Copy out the items word for word, starting with the line that contains "What is the distance from where" and continuing through the last line of the items, both ends included.
◆ ◆ ◆ ◆
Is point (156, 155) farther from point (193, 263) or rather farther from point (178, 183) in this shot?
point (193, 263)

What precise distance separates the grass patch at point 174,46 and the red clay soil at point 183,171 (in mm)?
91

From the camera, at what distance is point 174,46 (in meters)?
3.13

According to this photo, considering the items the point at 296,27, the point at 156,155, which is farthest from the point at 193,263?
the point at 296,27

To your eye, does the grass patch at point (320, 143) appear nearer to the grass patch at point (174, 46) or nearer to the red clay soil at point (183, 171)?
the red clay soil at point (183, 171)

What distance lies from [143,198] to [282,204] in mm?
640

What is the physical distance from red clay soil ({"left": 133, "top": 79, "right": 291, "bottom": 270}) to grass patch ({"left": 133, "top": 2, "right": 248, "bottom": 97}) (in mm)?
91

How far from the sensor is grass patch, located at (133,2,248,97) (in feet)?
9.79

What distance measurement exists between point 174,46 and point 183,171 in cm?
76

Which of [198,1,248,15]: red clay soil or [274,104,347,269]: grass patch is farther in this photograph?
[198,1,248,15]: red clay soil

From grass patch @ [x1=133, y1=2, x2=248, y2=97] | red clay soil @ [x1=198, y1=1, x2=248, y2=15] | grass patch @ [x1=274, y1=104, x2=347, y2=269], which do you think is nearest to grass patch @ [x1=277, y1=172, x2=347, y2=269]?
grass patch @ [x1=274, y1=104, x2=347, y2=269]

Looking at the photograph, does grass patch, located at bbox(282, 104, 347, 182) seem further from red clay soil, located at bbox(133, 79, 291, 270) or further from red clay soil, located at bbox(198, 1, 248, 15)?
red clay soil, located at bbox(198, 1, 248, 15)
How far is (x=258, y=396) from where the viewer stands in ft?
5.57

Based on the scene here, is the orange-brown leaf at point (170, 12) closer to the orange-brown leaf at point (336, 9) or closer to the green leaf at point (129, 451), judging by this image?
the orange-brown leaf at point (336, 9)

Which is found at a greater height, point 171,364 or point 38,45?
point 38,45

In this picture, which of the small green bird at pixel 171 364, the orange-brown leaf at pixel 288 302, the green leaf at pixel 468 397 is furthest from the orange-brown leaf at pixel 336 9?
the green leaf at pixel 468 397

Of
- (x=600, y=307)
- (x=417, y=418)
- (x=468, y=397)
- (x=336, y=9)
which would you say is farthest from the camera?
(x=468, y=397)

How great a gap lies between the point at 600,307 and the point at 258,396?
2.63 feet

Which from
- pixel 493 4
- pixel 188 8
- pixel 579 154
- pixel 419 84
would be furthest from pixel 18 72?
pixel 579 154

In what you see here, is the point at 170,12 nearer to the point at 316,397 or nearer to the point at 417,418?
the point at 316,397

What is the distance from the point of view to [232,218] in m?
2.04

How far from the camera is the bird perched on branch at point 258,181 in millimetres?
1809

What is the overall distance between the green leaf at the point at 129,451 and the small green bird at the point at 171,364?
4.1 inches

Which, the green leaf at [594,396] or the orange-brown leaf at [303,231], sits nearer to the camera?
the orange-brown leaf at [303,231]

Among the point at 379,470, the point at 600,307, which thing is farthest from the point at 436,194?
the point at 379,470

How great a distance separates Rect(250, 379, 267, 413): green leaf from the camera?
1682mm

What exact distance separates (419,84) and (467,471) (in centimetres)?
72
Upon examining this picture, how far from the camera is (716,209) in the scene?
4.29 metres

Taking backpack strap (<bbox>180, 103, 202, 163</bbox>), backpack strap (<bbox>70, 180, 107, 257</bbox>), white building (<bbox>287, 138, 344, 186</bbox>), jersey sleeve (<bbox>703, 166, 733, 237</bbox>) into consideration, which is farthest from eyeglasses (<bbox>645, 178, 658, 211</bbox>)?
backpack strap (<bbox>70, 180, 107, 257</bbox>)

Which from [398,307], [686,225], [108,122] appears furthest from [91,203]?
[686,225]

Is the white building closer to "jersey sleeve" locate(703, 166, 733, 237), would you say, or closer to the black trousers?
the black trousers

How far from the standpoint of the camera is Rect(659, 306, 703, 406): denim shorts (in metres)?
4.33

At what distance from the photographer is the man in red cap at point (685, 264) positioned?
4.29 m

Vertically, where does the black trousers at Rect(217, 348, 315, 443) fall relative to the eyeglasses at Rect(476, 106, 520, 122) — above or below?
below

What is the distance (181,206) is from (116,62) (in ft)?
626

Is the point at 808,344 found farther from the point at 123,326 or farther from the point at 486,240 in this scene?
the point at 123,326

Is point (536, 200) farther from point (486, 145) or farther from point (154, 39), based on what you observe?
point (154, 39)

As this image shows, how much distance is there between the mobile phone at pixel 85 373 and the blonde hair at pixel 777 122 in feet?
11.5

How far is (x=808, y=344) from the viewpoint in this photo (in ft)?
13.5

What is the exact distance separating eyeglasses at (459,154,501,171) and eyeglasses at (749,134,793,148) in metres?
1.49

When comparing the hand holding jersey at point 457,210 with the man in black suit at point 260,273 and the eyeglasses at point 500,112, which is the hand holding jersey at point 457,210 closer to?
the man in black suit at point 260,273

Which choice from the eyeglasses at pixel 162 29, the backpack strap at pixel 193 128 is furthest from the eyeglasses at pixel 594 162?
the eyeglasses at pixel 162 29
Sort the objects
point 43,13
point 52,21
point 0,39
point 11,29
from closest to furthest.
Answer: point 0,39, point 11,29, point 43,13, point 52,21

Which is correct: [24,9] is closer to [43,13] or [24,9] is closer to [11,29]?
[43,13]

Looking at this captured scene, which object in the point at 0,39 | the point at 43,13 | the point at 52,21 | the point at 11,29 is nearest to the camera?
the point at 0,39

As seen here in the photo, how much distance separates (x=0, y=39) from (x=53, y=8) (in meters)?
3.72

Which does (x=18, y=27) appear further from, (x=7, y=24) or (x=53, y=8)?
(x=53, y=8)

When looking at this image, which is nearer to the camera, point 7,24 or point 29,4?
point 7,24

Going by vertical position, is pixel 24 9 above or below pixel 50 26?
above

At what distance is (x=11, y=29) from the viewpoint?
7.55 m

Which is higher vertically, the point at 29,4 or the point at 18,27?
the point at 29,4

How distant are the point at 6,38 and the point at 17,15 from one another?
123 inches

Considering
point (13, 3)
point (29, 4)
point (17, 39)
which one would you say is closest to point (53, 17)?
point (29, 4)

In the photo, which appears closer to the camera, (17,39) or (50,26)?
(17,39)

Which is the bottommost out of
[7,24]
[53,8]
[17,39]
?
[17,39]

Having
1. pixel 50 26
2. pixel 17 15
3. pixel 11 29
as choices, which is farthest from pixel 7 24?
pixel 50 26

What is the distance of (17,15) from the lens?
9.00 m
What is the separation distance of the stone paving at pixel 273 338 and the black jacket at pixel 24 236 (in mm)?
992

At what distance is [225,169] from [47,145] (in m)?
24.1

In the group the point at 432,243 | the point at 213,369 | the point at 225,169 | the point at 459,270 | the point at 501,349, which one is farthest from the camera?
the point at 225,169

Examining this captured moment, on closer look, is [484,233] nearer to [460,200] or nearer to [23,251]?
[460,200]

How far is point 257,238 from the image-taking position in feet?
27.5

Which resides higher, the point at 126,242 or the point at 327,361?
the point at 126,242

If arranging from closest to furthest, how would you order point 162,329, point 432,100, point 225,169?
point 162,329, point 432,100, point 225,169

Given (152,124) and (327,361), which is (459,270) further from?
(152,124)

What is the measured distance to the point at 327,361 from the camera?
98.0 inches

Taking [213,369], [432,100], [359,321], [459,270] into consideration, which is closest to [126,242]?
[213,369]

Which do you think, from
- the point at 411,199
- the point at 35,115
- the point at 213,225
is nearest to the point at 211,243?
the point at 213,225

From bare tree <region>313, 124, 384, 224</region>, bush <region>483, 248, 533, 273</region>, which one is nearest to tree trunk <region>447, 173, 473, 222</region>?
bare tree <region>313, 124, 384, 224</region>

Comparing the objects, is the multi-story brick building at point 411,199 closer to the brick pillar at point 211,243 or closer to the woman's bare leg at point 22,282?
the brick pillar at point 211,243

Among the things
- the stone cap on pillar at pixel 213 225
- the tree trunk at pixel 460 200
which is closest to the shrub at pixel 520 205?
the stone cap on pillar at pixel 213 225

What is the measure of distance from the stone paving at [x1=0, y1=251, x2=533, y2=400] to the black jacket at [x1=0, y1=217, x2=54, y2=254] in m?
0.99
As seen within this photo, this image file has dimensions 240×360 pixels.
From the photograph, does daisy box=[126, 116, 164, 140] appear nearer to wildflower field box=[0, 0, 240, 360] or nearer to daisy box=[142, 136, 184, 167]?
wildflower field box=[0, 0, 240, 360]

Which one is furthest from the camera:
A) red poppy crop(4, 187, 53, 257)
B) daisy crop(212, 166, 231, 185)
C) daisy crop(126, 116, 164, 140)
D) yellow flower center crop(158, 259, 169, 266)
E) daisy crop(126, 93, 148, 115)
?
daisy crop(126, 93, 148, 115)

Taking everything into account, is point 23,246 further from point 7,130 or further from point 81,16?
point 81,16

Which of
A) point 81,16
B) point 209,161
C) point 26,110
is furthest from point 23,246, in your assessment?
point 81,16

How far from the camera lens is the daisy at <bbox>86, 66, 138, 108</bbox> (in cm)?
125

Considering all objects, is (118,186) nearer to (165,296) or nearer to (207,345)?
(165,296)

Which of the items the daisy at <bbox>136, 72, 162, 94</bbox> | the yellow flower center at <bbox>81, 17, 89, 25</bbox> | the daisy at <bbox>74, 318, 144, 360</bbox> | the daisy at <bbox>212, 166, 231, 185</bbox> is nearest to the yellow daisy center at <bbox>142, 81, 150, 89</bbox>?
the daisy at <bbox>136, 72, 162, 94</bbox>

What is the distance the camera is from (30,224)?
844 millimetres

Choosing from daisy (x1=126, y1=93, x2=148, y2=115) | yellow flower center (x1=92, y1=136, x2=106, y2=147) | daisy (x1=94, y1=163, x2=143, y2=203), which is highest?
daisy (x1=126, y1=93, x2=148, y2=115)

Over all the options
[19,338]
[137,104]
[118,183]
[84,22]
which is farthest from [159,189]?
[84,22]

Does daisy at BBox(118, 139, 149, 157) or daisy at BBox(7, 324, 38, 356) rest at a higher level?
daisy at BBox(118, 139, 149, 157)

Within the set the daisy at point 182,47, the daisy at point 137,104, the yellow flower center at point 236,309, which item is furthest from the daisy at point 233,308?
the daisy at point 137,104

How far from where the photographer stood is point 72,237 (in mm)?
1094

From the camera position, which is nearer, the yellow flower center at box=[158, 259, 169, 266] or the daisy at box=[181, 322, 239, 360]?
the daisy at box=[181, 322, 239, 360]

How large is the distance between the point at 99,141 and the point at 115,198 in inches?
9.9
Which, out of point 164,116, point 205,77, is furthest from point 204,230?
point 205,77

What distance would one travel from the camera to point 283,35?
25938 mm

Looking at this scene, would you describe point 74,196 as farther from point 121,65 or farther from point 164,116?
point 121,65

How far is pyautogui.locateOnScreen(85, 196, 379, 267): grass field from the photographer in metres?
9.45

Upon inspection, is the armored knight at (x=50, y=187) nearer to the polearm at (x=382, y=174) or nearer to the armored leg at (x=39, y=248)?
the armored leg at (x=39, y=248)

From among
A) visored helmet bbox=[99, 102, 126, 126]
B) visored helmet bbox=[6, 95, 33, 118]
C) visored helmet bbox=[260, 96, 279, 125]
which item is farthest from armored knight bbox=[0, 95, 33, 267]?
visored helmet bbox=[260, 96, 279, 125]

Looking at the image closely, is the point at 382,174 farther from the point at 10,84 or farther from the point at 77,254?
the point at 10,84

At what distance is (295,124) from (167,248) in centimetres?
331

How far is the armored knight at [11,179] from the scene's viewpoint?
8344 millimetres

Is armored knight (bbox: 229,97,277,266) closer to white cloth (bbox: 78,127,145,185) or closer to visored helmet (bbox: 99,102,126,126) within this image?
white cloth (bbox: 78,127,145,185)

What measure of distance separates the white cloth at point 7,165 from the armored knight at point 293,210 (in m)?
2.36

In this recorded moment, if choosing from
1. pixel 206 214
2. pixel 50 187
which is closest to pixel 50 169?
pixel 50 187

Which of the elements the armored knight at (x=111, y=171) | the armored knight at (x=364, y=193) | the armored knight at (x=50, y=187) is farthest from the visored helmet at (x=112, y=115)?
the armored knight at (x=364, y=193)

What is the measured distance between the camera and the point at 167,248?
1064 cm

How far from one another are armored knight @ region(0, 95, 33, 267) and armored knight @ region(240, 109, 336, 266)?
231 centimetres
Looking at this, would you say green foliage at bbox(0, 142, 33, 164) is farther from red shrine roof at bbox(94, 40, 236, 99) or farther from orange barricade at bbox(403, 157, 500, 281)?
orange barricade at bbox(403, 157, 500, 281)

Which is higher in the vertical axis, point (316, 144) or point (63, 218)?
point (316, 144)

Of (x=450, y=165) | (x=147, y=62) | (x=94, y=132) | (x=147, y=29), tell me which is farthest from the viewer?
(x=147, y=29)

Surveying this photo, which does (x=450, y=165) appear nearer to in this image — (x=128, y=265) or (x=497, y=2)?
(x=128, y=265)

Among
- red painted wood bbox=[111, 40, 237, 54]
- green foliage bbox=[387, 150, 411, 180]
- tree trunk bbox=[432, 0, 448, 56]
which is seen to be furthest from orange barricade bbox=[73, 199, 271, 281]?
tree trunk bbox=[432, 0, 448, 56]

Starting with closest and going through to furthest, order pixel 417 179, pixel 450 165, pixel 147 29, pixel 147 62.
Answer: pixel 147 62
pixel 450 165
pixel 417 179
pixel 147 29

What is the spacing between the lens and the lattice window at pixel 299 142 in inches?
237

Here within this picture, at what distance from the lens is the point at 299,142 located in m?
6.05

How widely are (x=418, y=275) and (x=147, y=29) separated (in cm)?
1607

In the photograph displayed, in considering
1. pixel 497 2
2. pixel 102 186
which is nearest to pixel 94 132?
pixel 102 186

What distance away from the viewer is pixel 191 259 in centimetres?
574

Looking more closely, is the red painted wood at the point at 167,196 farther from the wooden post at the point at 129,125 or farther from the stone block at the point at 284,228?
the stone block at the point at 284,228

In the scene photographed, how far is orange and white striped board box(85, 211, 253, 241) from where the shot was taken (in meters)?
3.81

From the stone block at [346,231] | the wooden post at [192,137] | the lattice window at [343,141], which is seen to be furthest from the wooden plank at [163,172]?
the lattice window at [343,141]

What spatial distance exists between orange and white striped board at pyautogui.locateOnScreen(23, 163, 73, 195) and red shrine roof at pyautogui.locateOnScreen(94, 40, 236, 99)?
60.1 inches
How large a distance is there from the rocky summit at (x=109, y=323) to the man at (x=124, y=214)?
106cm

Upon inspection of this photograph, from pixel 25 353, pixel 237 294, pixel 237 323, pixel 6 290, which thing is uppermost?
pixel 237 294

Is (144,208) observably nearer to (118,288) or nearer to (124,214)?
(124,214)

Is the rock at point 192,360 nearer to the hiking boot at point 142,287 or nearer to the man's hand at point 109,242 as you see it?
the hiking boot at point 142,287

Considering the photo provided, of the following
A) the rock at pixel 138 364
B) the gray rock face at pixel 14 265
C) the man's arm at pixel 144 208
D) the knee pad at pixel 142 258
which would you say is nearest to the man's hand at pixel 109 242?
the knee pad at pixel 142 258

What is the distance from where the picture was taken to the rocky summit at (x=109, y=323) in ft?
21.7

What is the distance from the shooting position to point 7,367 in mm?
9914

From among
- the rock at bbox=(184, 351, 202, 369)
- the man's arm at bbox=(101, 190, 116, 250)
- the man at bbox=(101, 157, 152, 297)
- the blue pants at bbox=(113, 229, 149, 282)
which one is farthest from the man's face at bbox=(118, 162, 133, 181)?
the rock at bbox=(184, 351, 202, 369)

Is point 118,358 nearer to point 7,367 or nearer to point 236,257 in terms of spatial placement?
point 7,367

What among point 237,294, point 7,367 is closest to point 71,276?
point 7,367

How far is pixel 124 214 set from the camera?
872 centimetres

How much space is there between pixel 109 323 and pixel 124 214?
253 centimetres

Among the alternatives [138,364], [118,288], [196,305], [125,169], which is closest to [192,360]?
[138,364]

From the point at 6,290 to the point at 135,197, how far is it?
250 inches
◆ ◆ ◆ ◆
Expected answer:
What is the distance from where the picture was taken to the rocky summit at (x=109, y=323) in ft?
21.7

What is the distance from the shooting position to point 7,367 in mm?
9914

From among
- the rock at bbox=(184, 351, 202, 369)
- the man's arm at bbox=(101, 190, 116, 250)
- the man at bbox=(101, 157, 152, 297)
- the blue pants at bbox=(113, 229, 149, 282)
which one is farthest from the man's face at bbox=(118, 162, 133, 181)?
the rock at bbox=(184, 351, 202, 369)

Is point 118,358 nearer to point 7,367 or nearer to point 236,257 in terms of spatial placement?
point 7,367

What among point 237,294, point 7,367 is closest to point 71,276?
point 7,367

How far is pixel 124 214 set from the camera?
872 centimetres

How much space is there between pixel 109 323 and pixel 124 214?
253 centimetres

Among the alternatives [138,364], [118,288], [196,305], [125,169], which is closest to [192,360]?
[138,364]

From the point at 6,290 to the point at 135,197, how far is it?
250 inches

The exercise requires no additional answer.